Studien zum Placebo-Effekt gibt es viele. Aber meistens sind es keine Kranken sondern gesunde Studienteilnehmer, denen Mediziner unter kontrollierten Bedingungen einen Schmerz zufügen, der dann durch ein Placebo gelindert werden soll. Die Placeboforscher um Ted Kaptchuk von der Harvard Universität wollten es besser machen. Sie untersuchten den Placeboeffekt an Migränepatienten.
"Wir wollten jeden Patienten mit sich selbst vergleichen – und zwar insgesamt sieben Mal. Weil es sich immer um dieselbe Person handelte, brauchten wir uns um Variablen, wie beispielsweise die genetische Ausstattung gar nicht zu kümmern. Dafür waren die Migränepatienten einfach ideal. Denn die Migräne kommt regelmäßig und dann kann man die verschiedenen Therapieoptionen ausprobieren und ihre Wirkung vergleichen. Das macht diese Studie so stark."
Beim ersten Durchgang blieb die Migräneattacke unbehandelt. Dann verabreichten die Ärzte ihren Patienten bei den nächsten sechs Migräneattacken dreimal ein Placebo und dreimal ein hochwirksames Migränemedikament. Dabei erfuhren die Studienteilnehmer aber nur je einmal die Wahrheit über die dargereichte Pille, also dass sie ein Placebo beziehungsweise ein echtes Medikament erhielten. Jeweils einmal machten die Mediziner falsche Angaben. Bei der Placebogabe sagten sie, es handele sich um ein wirksames Medikament und bei der Medikamentengabe, die Tablette sei ein Placebo. Außerdem gab es für Placebo und echtes Medikament noch jeweils einen Durchgang bei denen die Mediziner den Patienten mitteilten, sie wüssten gar nicht, ob es sich um ein Placebo oder ein wirksames Medikament handelt. Die Auswertung der Studiendaten zeigte, dass die Information, die mit der Tablette verabreicht wurde, die Wirksamkeit extrem beeinflussen kann.
Ted Kaptchuk: "Das beste Beispiel, das wir in dieser Studie haben, ist folgendes: Wir gaben den Patienten das echte Medikament und sagten, es handele sich um ein Placebo. Dadurch konnte wir den reinen pharmakalogischen Effekt des Medikaments messen ohne den Einfluss, den Erwartungen und alles andere auf die Wirksamkeit haben. Diese Ergebnisse haben wir dann mit dem Durchgang verglichen, bei dem die Patienten das Placebo erhielten und wir ihnen sagten, es sei ein echtes Medikament. Es gab keinen Unterschied in der Wirksamkeit. Die pharmakologische Wirkung eines Migränemedikaments ist also nur so gut wie die eines guten Placebos."

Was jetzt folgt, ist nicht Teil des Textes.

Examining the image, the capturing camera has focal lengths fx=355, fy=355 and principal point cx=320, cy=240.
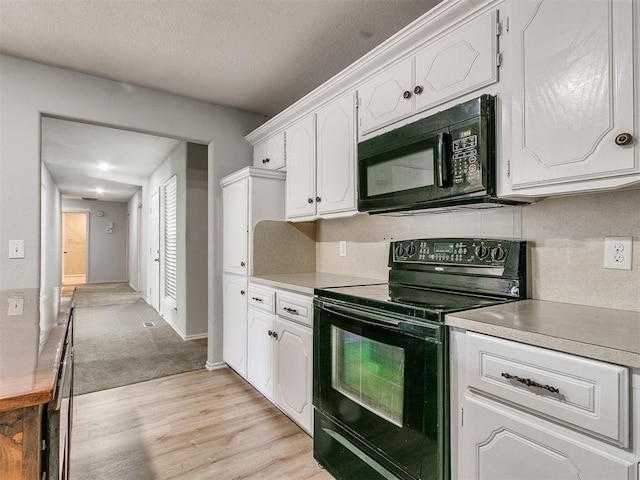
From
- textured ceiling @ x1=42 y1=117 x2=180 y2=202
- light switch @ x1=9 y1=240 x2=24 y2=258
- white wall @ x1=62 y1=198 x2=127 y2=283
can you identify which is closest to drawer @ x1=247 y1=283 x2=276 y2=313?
light switch @ x1=9 y1=240 x2=24 y2=258

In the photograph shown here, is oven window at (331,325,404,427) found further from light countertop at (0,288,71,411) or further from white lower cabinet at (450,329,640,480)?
light countertop at (0,288,71,411)

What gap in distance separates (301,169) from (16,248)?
202 centimetres

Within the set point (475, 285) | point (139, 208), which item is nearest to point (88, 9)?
point (475, 285)

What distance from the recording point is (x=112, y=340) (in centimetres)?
414

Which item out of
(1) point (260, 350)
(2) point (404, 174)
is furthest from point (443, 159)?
(1) point (260, 350)

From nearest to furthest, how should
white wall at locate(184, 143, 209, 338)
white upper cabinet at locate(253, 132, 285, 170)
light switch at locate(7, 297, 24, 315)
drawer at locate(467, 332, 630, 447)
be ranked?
drawer at locate(467, 332, 630, 447) → light switch at locate(7, 297, 24, 315) → white upper cabinet at locate(253, 132, 285, 170) → white wall at locate(184, 143, 209, 338)

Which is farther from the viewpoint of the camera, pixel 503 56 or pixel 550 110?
pixel 503 56

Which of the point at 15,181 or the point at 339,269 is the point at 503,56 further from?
the point at 15,181

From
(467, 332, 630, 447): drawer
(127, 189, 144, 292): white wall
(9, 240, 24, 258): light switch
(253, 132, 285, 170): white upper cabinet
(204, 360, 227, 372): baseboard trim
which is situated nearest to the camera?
(467, 332, 630, 447): drawer

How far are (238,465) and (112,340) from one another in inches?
119

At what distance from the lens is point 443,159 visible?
1516 mm

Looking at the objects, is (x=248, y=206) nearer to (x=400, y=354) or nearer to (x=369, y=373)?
(x=369, y=373)

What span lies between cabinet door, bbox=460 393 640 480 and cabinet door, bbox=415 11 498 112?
123cm

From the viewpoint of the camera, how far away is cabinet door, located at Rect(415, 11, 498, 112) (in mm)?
1426
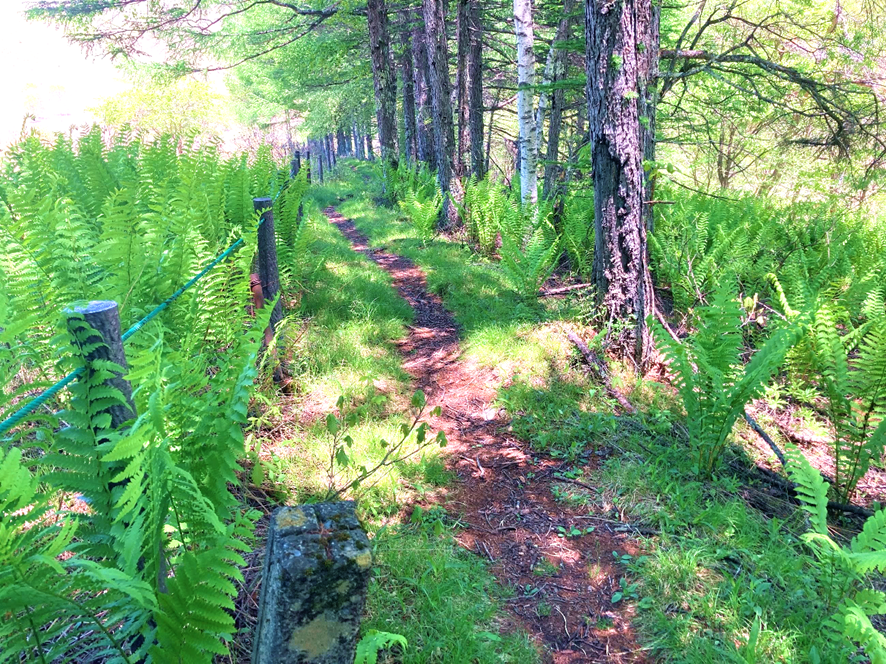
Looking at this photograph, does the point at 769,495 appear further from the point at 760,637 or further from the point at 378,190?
the point at 378,190

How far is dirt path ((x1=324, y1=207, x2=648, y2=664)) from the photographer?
2.60 metres

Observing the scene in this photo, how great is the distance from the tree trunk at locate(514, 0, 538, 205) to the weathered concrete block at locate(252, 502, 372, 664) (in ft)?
23.9

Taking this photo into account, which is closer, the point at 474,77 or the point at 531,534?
the point at 531,534

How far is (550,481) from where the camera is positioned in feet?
12.2

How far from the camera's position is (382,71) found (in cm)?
1381

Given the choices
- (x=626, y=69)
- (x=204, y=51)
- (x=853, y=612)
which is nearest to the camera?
(x=853, y=612)

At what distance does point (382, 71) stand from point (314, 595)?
14.4 m

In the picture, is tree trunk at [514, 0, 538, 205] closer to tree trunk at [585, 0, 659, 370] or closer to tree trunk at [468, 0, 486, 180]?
tree trunk at [585, 0, 659, 370]

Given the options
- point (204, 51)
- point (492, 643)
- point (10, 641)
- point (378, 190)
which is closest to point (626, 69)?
point (492, 643)

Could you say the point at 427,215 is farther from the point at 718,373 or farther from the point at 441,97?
the point at 718,373

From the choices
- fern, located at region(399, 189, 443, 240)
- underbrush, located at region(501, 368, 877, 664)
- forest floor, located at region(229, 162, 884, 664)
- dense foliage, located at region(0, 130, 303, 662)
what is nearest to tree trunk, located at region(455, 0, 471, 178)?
fern, located at region(399, 189, 443, 240)

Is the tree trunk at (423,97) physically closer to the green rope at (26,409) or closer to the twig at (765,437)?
the twig at (765,437)

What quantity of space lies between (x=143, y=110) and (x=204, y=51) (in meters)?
11.5

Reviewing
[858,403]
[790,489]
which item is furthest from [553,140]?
[790,489]
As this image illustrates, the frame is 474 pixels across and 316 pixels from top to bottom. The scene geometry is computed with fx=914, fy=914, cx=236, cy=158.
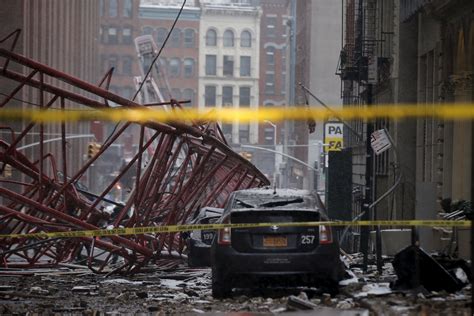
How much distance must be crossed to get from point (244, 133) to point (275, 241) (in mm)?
53717

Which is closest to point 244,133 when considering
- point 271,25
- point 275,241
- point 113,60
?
point 113,60

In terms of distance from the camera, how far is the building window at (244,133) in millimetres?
62688

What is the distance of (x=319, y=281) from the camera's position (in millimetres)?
10953

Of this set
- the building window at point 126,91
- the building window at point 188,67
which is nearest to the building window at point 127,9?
the building window at point 126,91

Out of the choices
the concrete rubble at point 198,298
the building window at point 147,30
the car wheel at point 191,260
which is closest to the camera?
the concrete rubble at point 198,298

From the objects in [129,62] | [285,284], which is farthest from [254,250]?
[129,62]

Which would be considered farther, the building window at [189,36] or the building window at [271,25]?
the building window at [271,25]

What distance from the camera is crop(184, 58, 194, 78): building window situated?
80.2 metres

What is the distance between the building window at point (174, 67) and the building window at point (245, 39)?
315 inches

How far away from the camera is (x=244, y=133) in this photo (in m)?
64.5

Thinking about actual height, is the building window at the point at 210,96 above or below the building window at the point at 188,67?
below

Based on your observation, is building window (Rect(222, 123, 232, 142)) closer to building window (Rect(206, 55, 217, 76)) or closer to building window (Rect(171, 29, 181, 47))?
building window (Rect(206, 55, 217, 76))

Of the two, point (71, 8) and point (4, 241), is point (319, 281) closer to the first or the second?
point (4, 241)

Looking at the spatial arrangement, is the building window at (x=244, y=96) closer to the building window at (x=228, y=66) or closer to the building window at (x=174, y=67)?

Wenn die Patienten dagegen dachten, das echte Medikament sei ein Placebo, wirkte es nur halb so gut. Aber auch ein anderes Ergebnis überraschte Ted Kaptchuk und seine Kollegen: Selbst wenn sie ihren Patienten sagten, dass es sich um ein Placebo handelte, konnte die Pille ohne Wirkstoff die Kopfschmerzen der Migränepatienten ein wenig lindern. Die Forscher vermuten nun, dass es so etwas wie einen körpereigenen "Erinnerungs-Effekt" gibt, der bei der Einnahme einer Tablette automatisch eine Schmerzlinderung auslöst. Ted Kaptchuk jedenfalls ist sich nach der Auswertung aller Daten sicher: Verabreicht ein Arzt ein Medikament, zählt jedes Wort.
"Wie vermitteln wir Optimismus, ohne zu übertreiben oder gar zu betrügen? Darüber denkt vermutlich jeder Arzt aufs Neue nach, wenn er einem Patienten gegenübersitzt. Das sollte aber nicht nur als private Überlegung eine Rolle spielen. Wir müssen darüber in einem größeren Rahmen gemeinsam als Ärzte einen Dialog führen. Was sagen wir unseren Patienten? Das sind eben nicht nur Worte, es sind Worte die eine Wirkung haben."